Problems to solve
A. Say whether each statement agrees with the passage on Taoism and the sublime, answering yes or no and quoting the exact words of the passage that decide it. (i) The writer first meant to focus on beauty. (ii) The passage calls the Tao a God. (iii) The Tao Te Ching is made up of 81 verses.
B. From the passage on Taoism and the sublime, echo the stretch that begins at the words "Originating in fourth" and stops after "to historical figures)", unchanged.

Approaching Assignment One I have decided to focus on my interpretation of the sublime. At first, I had intended to focus on beauty, after all, it is something that is believed to be innate to all, we have our own perception and definition of it and therefore can convey what it means to us. However the more I researched the sublime the more I found myself drawn down the path. Perhaps the element that most intrigues me is the fact that it is a term that breaches human comprehension, there is no set definition of the sublime, despite all the complex investigations and analysis there doesn’t seem to be an agreed or determined meaning. In that sense, it feels almost spiritual, unearthly, transcending into a new level. The course states that the sublime is something that we may have all felt at some point in our lives yet we have been unable to articulate the feeling into words. Recently I was researching Philosophy and religions in National Geographics ‘Knowledge Book’ and was introduced to Taoism in Chinese religion and philosophy.
Originating in fourth century B.C, Taoism is believed to have been founded by Tao Tzu who authored the Tao Te Ching (A piece of writing consists of 81 verses discussing the Tao) Tao means simply, ‘way‘ and each person has their own Tao which should not be tainted or disturbed by immoral, corrupt or sinful acts. This makes me think of the Super Ego in Sigmund Freud diagram of the psyche (with the ID being impulsive and impatient, the Ego, ensuring that the ID is thoughtful and balanced and the Super Ego where moral lessons, family lessons and judgement lie.
The Tao is not a God which people, especially in Western cultures, can be led to believe (though there are deities in Taoism that are worshipped they are part of the Universe and bear references to historical figures)
“There was something undifferentiated and yet complete,
Which existed before Heaven and Earth.
Soundless and formless it depends on nothing and does not change.
It operates everywhere and is free from danger.
It may be considered the mother of the universe.
I do not know its name; I call it Tao.”
– Tao Te Ching
The Tao has no being, it is the blueprint of life in the Universe, yet it is more of that, it existed before the Universe, before Heaven and Earth, before life and death. It is described as the nameless yet it’s origin and meaning are a less significant, more important so is living at one with the Tao, the Universe, using it almost as a teaching to leave in harmony and peace which Taoism promotes. Some view it as a system of guidance. A way to go beyond the world and discover a place of peace.

Dataset excerpts
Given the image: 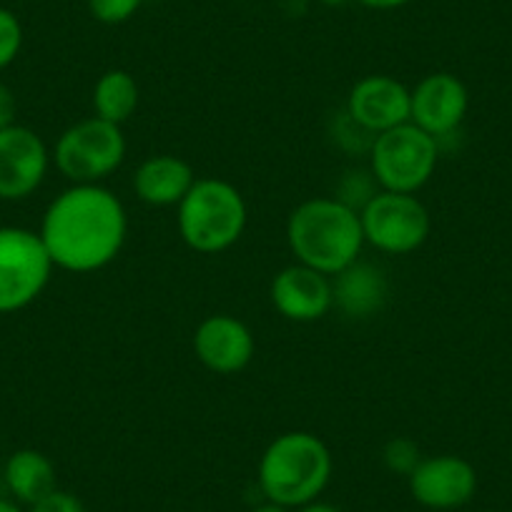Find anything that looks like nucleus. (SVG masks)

---

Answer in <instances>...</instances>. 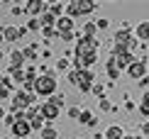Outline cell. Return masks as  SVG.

The results
A.
(i) Yes: "At first, I had intended to focus on beauty"
(ii) No: "The Tao is not a God"
(iii) Yes: "consists of 81 verses discussing the Tao"

B.
Originating in fourth century B.C, Taoism is believed to have been founded by Tao Tzu who authored the Tao Te Ching (A piece of writing consists of 81 verses discussing the Tao) Tao means simply, ‘way‘ and each person has their own Tao which should not be tainted or disturbed by immoral, corrupt or sinful acts. This makes me think of the Super Ego in Sigmund Freud diagram of the psyche (with the ID being impulsive and impatient, the Ego, ensuring that the ID is thoughtful and balanced and the Super Ego where moral lessons, family lessons and judgement lie.
The Tao is not a God which people, especially in Western cultures, can be led to believe (though there are deities in Taoism that are worshipped they are part of the Universe and bear references to historical figures)